Tuesday, April 12, 2011

"No Eyewitnesses to the Resurrection"?

This is a continuation of a response to Michael Martin's article, "Why the Resurrection is Initially Improbable," Philo, 1, no. 1 (Spring-Summer 1998): 63-73.

In recent years, I have heard people make the claim that there were "no eyewitnesses to the resurrection". Mr. Martin also makes that claim. This claim is common enough among skeptics, but it is misleading.

The "no eyewitnesses" claim is, if you think about it, spectacularly wrong. One of the earliest written accounts of the events, recorded by Paul in his first letter to the people of Corinth, mentions that there were over 500 eyewitnesses. Later, more detailed accounts mention appearances where Jesus spoke with people -- some of the conversations are recorded for us -- and even ate with people after rising from the dead. Even the latest written account that appears in the New Testament is written by someone who personally claims to have been an eyewitness of Jesus' resurrection himself, to have talked with Jesus on a number of occasions after he rose from the dead.

So how do skeptics make so bold as to claim that there were no eyewitnesses to the resurrection? It seems to be a bit of a sleight-of-hand: Are we discussing the event of the resurrection - the precise moment when Jesus became alive again inside the tomb - or the enduring fact of the resurrection: that Jesus was alive again? No one else was in the tomb with Jesus when he rose from the dead, but many people saw him alive afterwards.

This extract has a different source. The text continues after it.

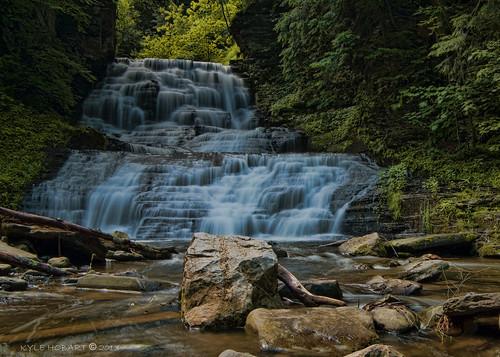 summer ny newyork creek waterfall waterfalls fingerlakes da1645 moraviany fillmoreglen nystatepark cayugacountyny pentaxk30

The fact that they were not in the tomb at the moment when Jesus rose to life again does not invalidate their testimony that Jesus had risen from the dead. They remain eyewitnesses to the fact of the resurrection, if not the event of the exact first moment of the resurrection.

To take the example from the other side, if nobody had seen Lincoln assassinated, but many had seen him later dead, it would be nonsense to claim that there were no eyewitnesses to Lincoln’s death and imply that therefore he might be alive. Lincoln’s death was an event, but also an enduring fact; anyone who saw Lincoln dead was a valid eyewitness of the fact of his death, if not the event of his death. They may not be able to say, "I saw him die," but they can say, "I saw him dead." They are witnesses of the fact of his death.

So with Jesus, the many who saw him alive again are eyewitnesses of the fact of his resurrection, if not the event of his return to life inside the tomb. They may not be able to say, "I saw him begin to breathe again, saw him draw the first breath of his new life and take off the funeral shroud," but they can say, "I saw him alive." They may not be able to say, "I saw him rise," but then can say, "I saw him risen." They are witnesses of the fact of his resurrection, and there were many of them.

I would give Mr. Martin the benefit of the doubt as to whether he was misleading deliberately; it could have been accidental ambiguity. Still, the claim that "there were no eyewitnesses of the resurrection" is misleading, bordering on deceptive; in fact many people saw Jesus alive again and were eyewitnesses of the resurrection in a very real and factual sense.